Abstract:
Land Recycling Cleanup Location
Land Recycling Cleanup Locations (LRCL) are divided into one or more sub-facilities categorized as media: Air, Contained Release or Abandoned Container, Groundwater, Sediment, Soil, Surface Water, and Waste. Media is the environmental resource that is associated with the cleanup effort. The following primary facility kinds describe the Acts from which cleanup locations are derived:
Act2 Land Recycling and Environmental Remediation Standards
The first declaration of Section 102 of the policy provides a brief description of the purpose of Act2:
The elimination of public health and environmental hazards on existing commercial and industrial land across this Commonwealth is vital to their use and reuse as sources of employment, housing, recreation, and open-space areas. The reuse of industrial land is an important component of a sound land use policy that will help prevent the needless development of prime farmland, open-space areas and natural areas and reduce public costs for installing new water, sewer, and highway infrastructure.

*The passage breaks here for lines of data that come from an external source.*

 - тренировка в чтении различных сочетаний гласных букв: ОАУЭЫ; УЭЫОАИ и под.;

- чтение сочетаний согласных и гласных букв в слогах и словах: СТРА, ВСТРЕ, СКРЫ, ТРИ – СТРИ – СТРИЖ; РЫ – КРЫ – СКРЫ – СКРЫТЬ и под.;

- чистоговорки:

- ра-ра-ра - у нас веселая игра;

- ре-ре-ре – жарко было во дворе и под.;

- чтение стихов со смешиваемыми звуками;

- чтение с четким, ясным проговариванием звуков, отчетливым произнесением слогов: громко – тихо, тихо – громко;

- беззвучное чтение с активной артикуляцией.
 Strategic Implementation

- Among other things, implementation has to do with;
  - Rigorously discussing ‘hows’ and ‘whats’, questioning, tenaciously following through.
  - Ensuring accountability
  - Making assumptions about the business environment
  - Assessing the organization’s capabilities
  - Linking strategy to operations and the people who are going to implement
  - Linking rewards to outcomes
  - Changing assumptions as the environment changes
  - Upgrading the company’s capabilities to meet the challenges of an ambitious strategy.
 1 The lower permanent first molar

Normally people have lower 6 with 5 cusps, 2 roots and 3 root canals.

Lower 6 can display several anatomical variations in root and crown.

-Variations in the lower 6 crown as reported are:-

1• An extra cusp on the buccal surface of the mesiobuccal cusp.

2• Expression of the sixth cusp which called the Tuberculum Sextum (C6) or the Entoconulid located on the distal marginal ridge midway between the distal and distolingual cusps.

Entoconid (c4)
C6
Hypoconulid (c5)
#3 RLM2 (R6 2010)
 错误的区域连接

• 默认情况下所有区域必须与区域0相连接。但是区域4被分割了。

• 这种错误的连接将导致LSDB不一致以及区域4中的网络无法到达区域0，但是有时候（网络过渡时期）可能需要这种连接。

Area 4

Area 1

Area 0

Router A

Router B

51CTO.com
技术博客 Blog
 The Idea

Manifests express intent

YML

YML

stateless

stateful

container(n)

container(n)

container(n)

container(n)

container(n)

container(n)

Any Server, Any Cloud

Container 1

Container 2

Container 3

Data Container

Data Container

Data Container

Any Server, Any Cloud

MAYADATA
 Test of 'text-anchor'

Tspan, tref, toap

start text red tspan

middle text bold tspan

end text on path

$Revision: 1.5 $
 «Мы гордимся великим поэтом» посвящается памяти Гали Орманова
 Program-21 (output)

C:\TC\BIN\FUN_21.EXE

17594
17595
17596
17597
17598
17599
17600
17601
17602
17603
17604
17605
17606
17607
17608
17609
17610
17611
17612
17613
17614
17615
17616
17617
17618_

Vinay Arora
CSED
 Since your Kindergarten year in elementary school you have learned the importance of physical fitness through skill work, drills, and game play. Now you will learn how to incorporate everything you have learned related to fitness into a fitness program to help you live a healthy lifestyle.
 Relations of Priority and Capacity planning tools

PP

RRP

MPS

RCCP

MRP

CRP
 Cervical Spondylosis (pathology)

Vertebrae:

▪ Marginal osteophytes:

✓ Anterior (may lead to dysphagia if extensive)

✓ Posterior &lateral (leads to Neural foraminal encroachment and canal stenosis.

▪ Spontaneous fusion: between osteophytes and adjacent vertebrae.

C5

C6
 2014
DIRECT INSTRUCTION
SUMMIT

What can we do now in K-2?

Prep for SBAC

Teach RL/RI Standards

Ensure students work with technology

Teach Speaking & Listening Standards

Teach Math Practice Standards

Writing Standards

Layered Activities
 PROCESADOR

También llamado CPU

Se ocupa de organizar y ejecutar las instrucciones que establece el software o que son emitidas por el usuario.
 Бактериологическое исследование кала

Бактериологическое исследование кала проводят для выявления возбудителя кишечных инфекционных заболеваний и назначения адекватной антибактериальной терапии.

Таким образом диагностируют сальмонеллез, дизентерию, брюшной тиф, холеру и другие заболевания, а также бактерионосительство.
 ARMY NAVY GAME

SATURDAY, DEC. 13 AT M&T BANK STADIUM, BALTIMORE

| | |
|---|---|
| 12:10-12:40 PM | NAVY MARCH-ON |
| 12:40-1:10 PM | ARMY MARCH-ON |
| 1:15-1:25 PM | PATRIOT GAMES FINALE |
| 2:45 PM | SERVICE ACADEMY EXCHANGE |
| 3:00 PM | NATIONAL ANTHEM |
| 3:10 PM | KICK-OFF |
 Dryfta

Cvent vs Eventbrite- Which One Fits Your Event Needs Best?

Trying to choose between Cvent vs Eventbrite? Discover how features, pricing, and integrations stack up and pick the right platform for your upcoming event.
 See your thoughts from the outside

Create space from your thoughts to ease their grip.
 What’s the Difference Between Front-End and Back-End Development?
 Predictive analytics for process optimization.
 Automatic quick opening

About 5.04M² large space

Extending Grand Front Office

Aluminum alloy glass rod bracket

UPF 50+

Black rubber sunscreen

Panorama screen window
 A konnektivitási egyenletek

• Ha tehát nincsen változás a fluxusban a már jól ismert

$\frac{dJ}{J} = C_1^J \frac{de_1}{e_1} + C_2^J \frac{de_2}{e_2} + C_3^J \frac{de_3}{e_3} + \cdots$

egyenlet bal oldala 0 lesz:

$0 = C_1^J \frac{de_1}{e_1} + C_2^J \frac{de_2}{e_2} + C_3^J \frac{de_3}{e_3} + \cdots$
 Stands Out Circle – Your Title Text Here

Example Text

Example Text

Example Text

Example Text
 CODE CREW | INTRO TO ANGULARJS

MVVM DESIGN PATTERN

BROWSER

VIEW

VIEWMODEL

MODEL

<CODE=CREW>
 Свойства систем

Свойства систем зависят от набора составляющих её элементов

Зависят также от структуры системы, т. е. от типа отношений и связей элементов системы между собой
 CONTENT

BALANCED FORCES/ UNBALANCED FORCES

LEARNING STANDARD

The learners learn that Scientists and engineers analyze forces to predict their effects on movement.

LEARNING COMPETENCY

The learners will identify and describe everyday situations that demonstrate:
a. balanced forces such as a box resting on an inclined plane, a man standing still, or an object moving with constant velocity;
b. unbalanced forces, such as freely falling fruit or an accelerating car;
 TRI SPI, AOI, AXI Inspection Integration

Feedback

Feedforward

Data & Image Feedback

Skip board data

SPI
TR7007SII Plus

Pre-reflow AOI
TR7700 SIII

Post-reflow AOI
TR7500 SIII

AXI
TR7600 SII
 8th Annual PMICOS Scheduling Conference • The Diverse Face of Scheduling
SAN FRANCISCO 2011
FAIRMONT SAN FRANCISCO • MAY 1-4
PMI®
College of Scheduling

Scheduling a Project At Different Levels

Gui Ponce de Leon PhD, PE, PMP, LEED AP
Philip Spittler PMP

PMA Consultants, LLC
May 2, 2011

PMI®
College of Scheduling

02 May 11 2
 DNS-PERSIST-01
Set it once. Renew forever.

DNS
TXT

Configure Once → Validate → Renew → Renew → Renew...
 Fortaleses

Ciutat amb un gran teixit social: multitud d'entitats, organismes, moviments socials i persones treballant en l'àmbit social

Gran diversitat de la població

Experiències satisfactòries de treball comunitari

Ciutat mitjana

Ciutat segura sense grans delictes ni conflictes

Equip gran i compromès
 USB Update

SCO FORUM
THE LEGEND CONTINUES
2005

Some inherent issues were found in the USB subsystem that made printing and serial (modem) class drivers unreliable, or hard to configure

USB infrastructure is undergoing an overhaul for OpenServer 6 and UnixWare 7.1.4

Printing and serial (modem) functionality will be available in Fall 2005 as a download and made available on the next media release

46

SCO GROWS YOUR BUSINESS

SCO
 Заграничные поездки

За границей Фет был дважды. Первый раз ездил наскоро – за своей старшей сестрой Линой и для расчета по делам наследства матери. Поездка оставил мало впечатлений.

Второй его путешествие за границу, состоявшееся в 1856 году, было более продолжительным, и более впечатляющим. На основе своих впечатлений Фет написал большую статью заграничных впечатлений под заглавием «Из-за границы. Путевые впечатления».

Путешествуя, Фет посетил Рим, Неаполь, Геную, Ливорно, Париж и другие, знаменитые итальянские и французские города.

CERCLA Comprehensive Environmental Response, Compensation, and Liability Act, also known as the Superfund
This act was passed by Congress as a federal law in December of 1980, creating a tax on chemical and petroleum industries to:
Identify and respond to sites from which releases of hazardous substances into the environment have occurred or could potentially occur
Ensure they are cleaned up by responsible parties or through government funding
Evaluate damages to natural resources
HSCA Hazardous Sites Cleanup Act
[This Act] provides the Department of Environmental Protection (DEP) with the funding and the authority to conduct cleanup actions at sites where hazardous substances have been released. HSCA also provides DEP with enforcement authorities to force the persons who are responsible for releases of hazardous substances to conduct cleanup actions or to repay public funds spent on a DEP funded cleanup action. HSCA funds are also used to pay the state share of costs of cleanup actions at Pennsylvania sites in the Federal Superfund program. Under the provisions of HSCA, most HSCA sites involve bankrupt facility owners, abandoned facilities, and inappropriate disposal of hazardous substances. As a general rule, HSCA sites do not include active facilities with financially viable owners.
Other
The Other primary facility kind includes a mixture of various different cleanup sites, no further action sites, and potential sites. This is optional data that the regional offices are not required to maintain.
STSP Storage Tank Spill and Prevention Act
Releases and/or ruptures from improperly installed or faulty storage tanks contaminate the Commonwealth's land and water resources. This act was passed to prevent such contamination through "improved safeguards on the installation and construction of storage tanks."